Before their meeting, Moore says she “would have never envisioned that he was capable” of killing.
“It was just inconceivable, really, that he could do that,” she says, adding, “What would cause conflict for me internally is that he was such a generous person, which is really hard to wrap your head around, but he was so generous with his friends and the people around him.”
When she visited her father for the second time, Moore was married and purchasing a home. Jesperson wanted to make home-buying the focus of their conversation — which shocked her.
“He wanted to know about the interest rates. He had advice about purchasing a home,” Moore recalls. “He was leading the conversation to something that was very fatherly.”
Walking into the prison, Moore says she had expected to see her dad, the serial killer. Walking out of the prison, she says she saw her father as a dad.

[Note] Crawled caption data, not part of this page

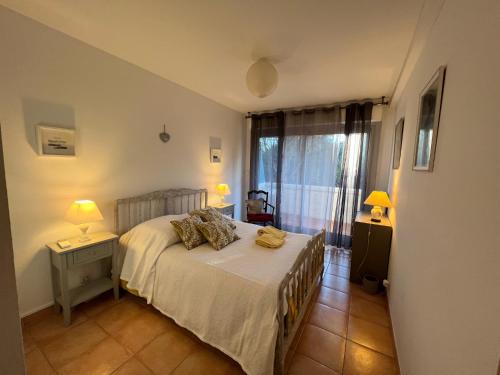 Les Collines d'Estanove, charming, bright, calm place with pool in Estanove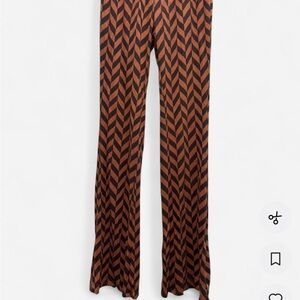 Billabong Black and Brown/Orange Chevron Wide Leg Pants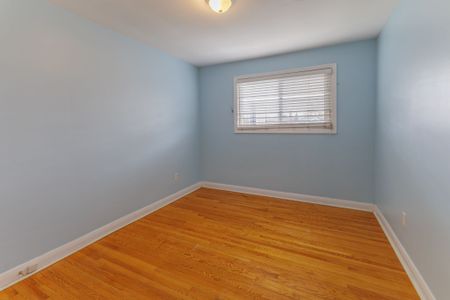 For Lease - 463 Bond Street Unit# 1, Oshawa, Ontario - Photo 3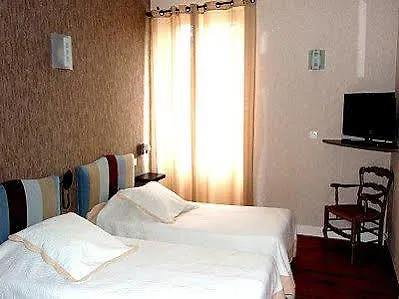 Logis L'occitan 2 Etoiles 3* גיילאק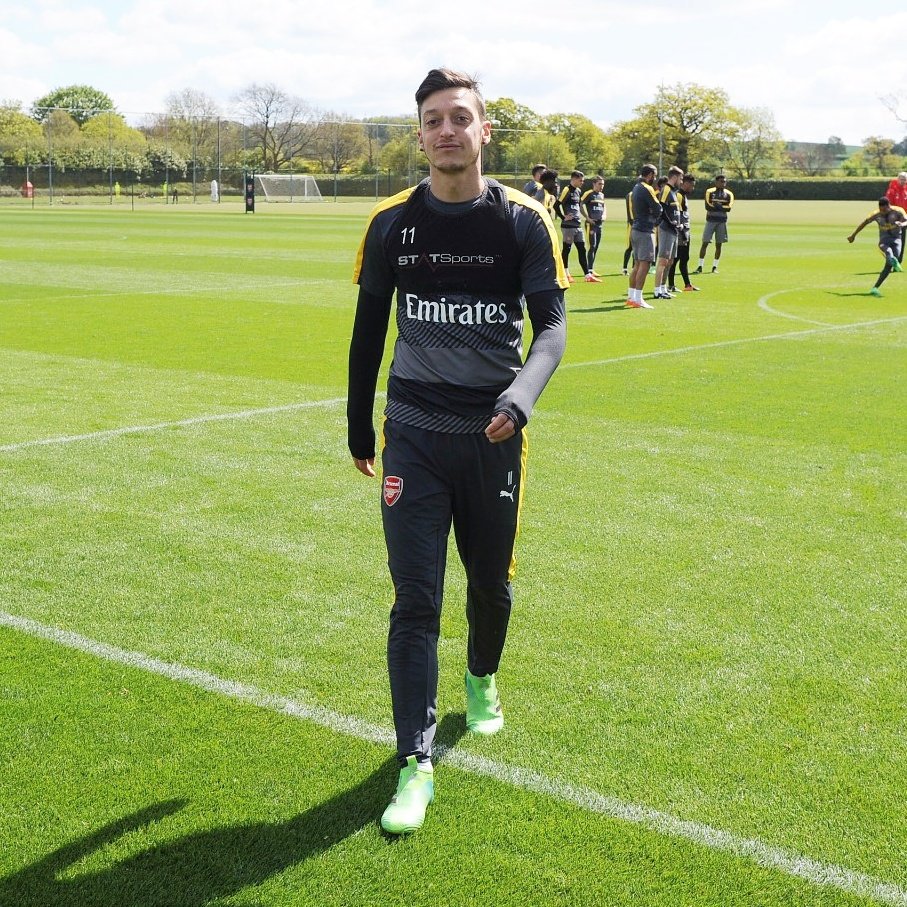 MESUT OZIL-@ Premierleague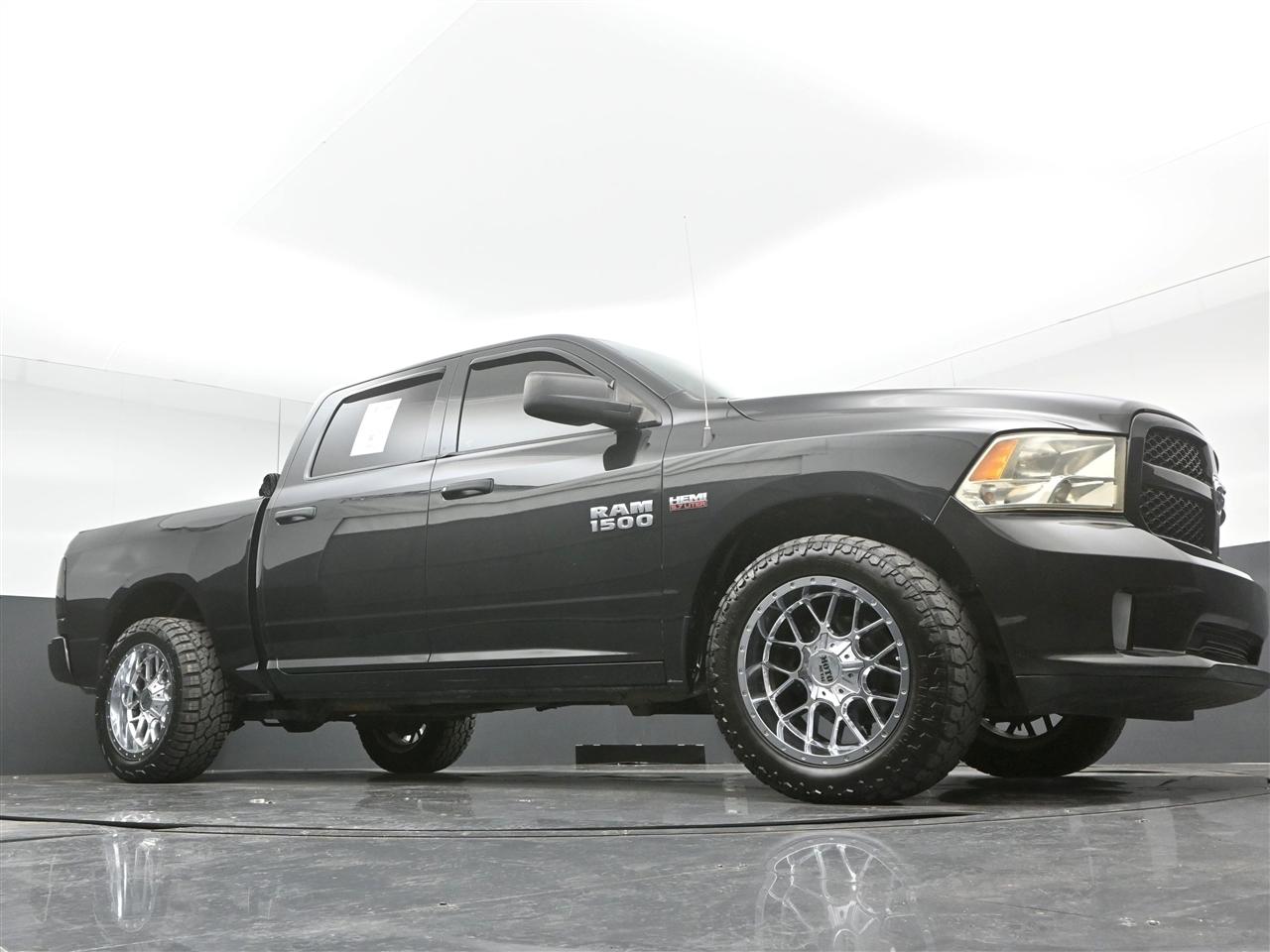RAM 1500 Tradesman Crew Cab SWB 2WD 2017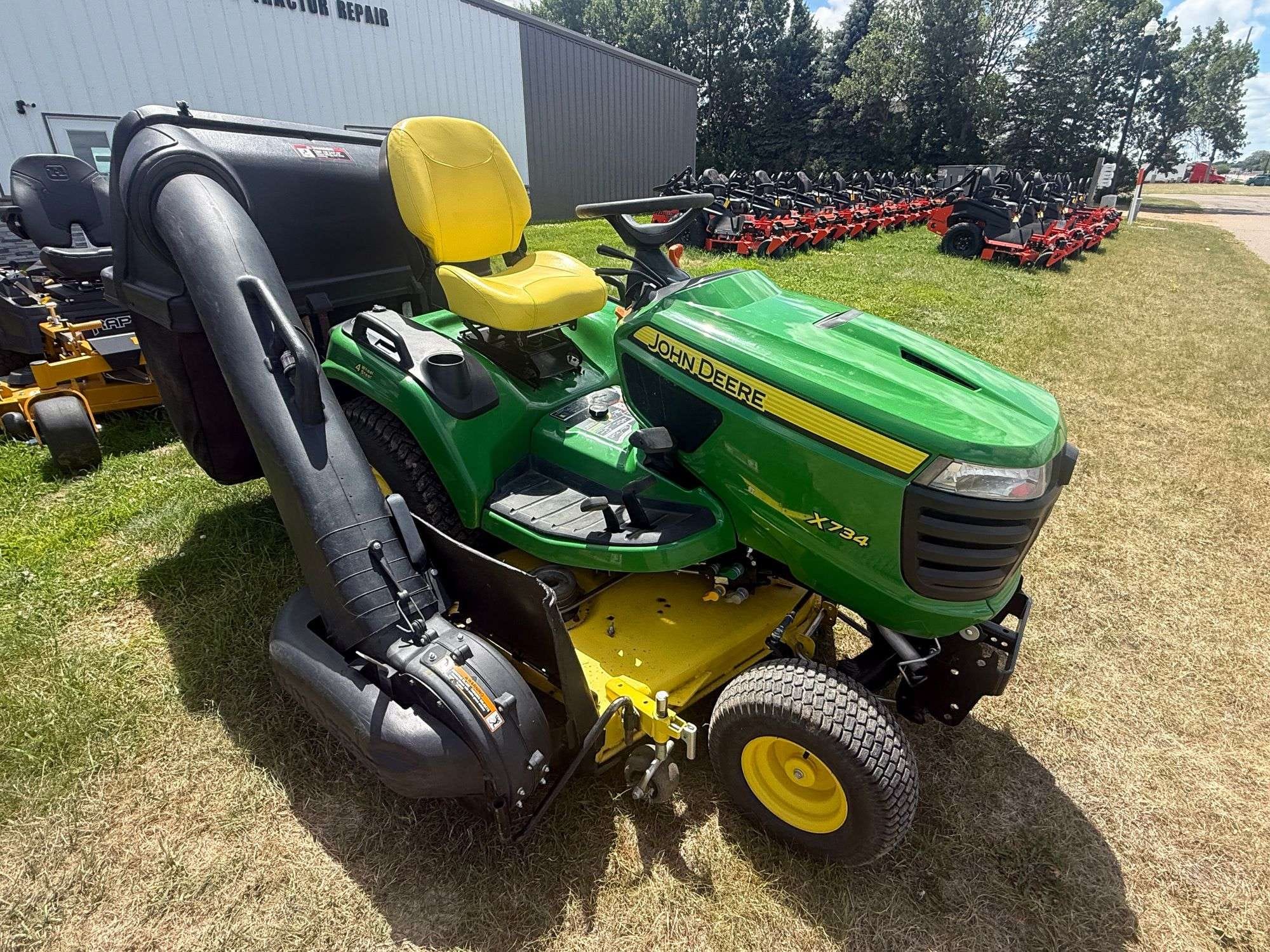 John Deere X734 Equipment Image0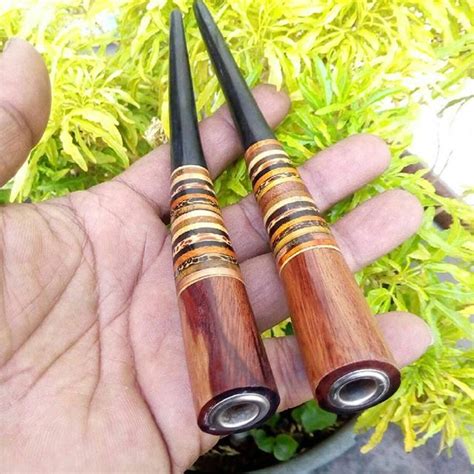 Pipa rokok unik dari kayu. Prediksi hk 5 november.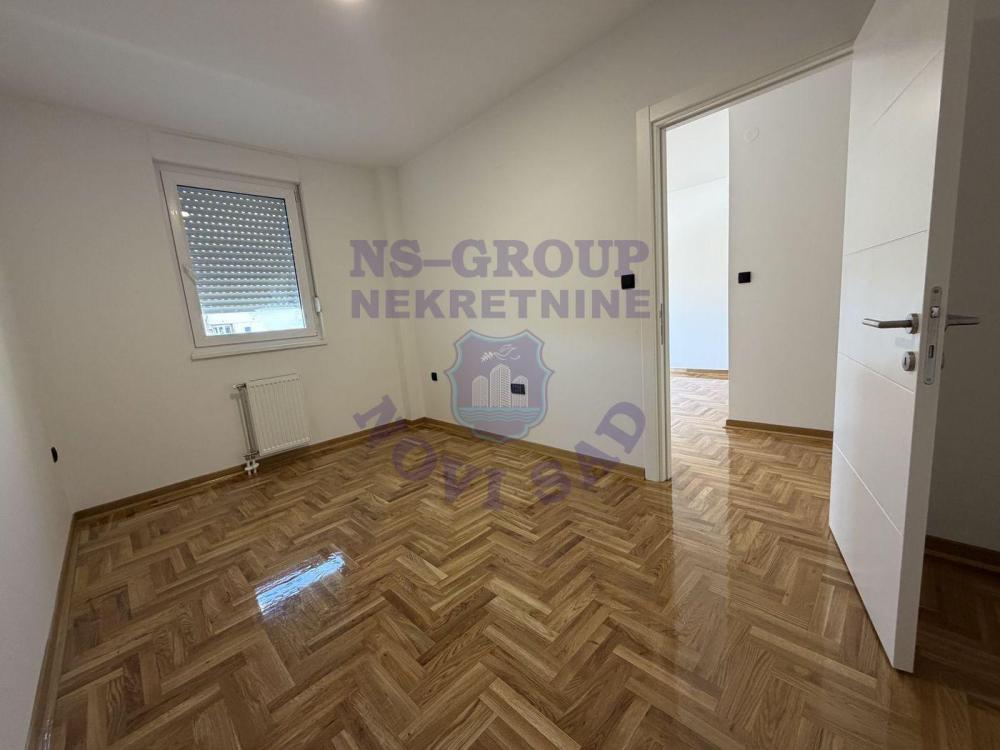 Slika 4 - Dvosoban, 40m2, Petrovaradin Novi Sad, sa terasom, ima lift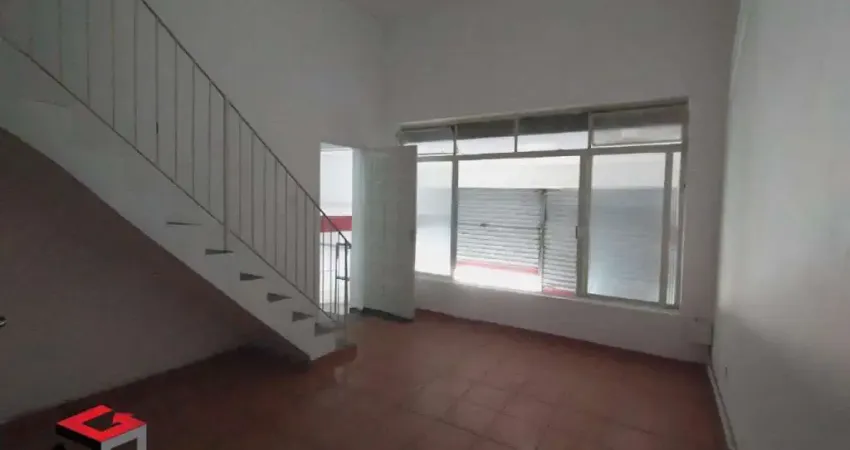 Imóvel vago, assobradado próximo a prefeitura do municipio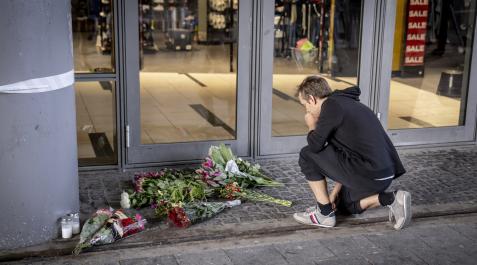 copenhague tiroteo Flores depositadas a la entrada del centro comercial donde tuvo lugar el tiroteo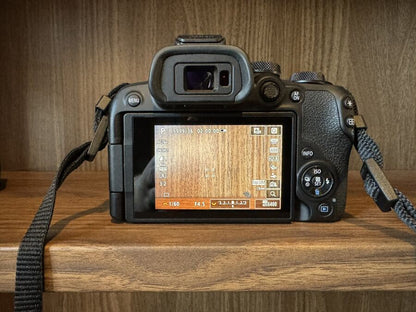 Canon EOS R10 Mirrorless Camera with RF-S 18-45 f/4.5-6.3 IS STM Lens - Black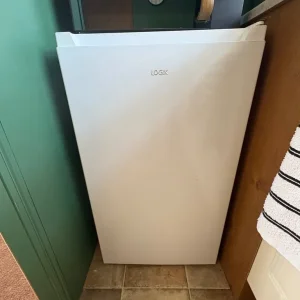 Under-counter fridge and chest freezer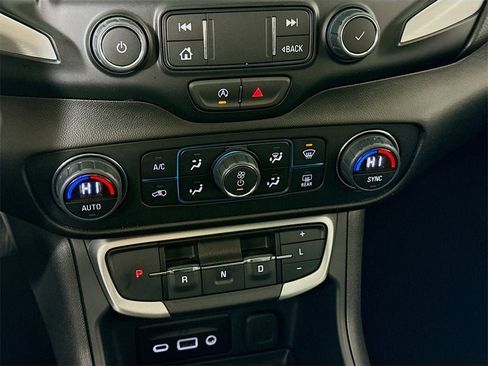 Used 2024 GMC Terrain SLT w/ Infotainment Package II image 10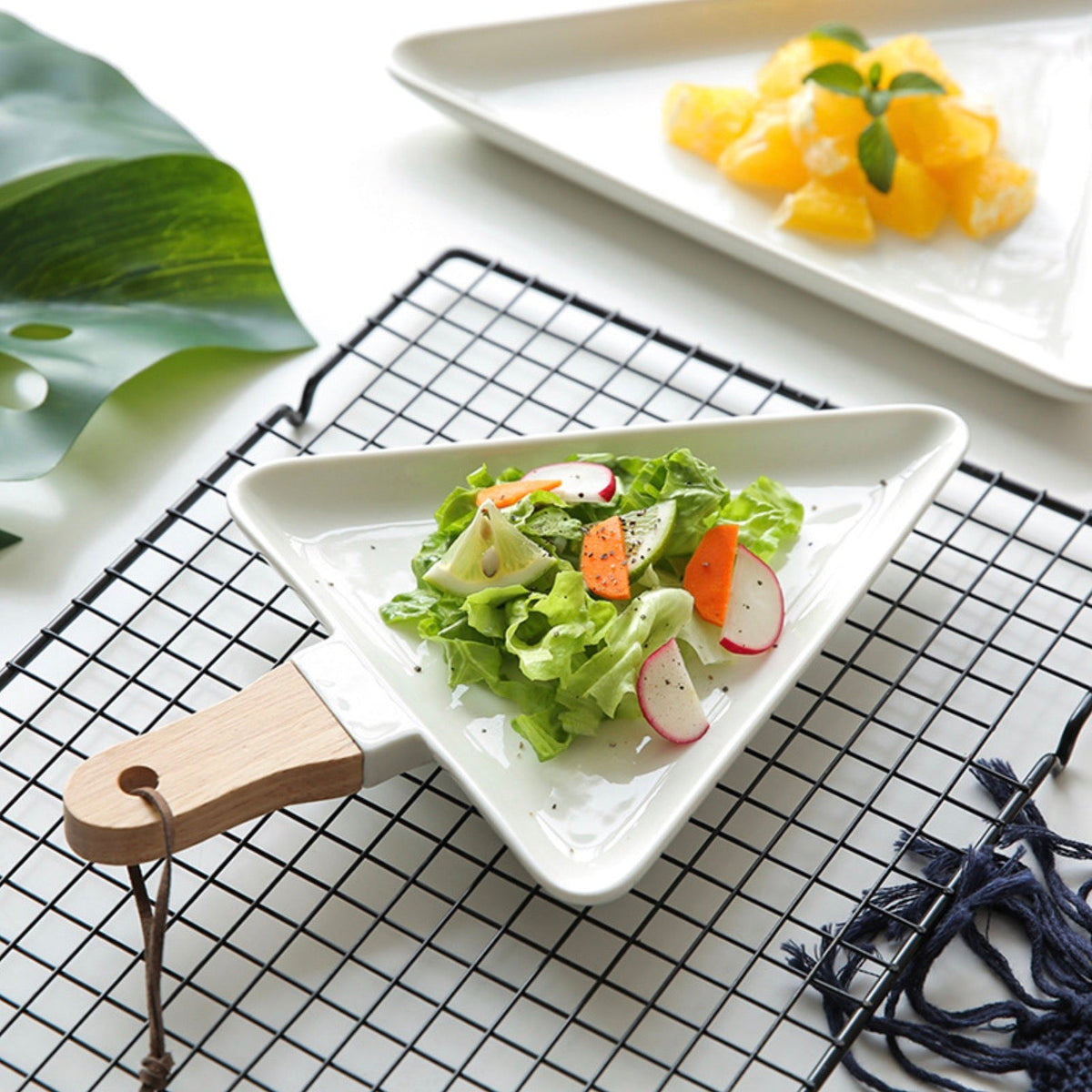 White Triangle Plate Nestasia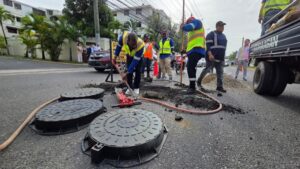 CORAASAN y Alcaldía de Santiago inician operativo de colocación de tapas de aguas residuales y pluviales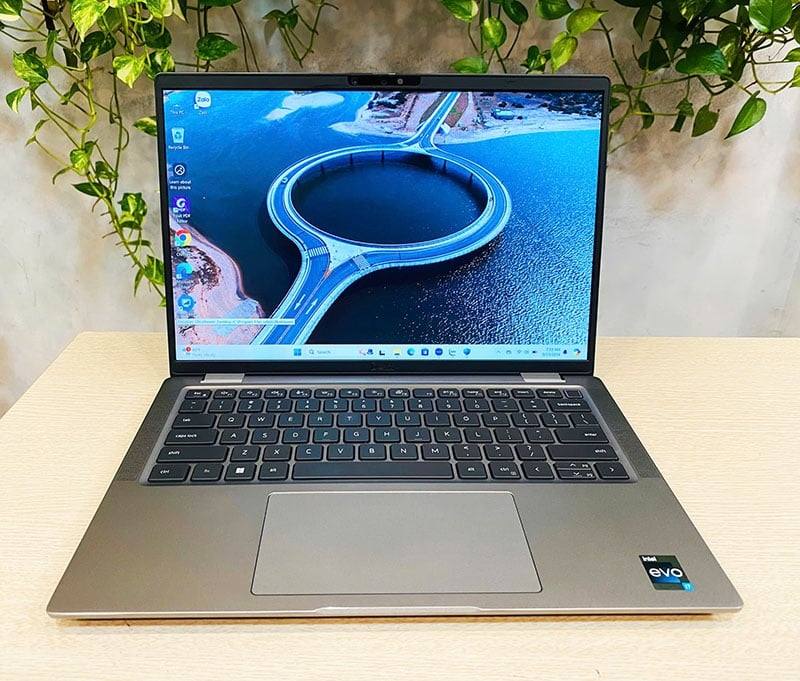 Dell Latitude 9520 là sản phẩm lý tưởng cho các bạn sinh viên kinh tế Dell Latitude 9520 là sản phẩm cho các bạn sinh viên ngành kinh tế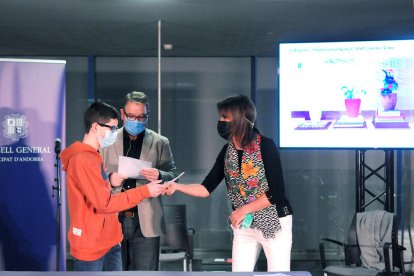 Clam a favor de l'escola presencial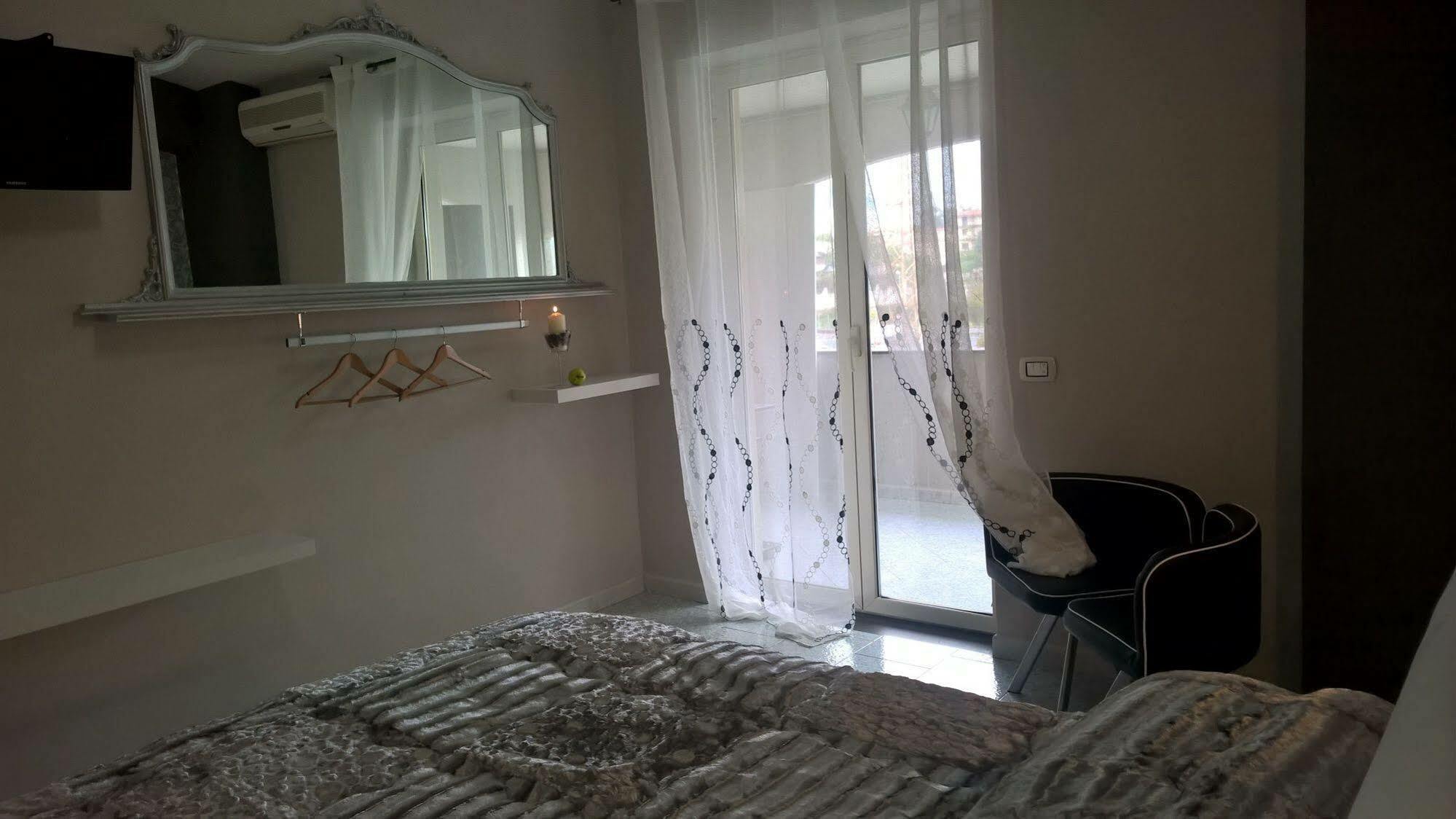 Pompei Boutique Inn Esterno foto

“It invoked all these old feelings of having a father, the comfort of having a father — knowing that, the one thing he provided for me was, ironically, a sense of safety,” Moore says.
She continues, “Leaving the prison, it just made me crave and miss having that type of connection that a lot of daughters have with their dad.”
When asked asked how Moore wants her dad to be remembered, in light of the show and her journey of understanding, she replies: “Oh, I’ve never been asked that before. I don’t know.”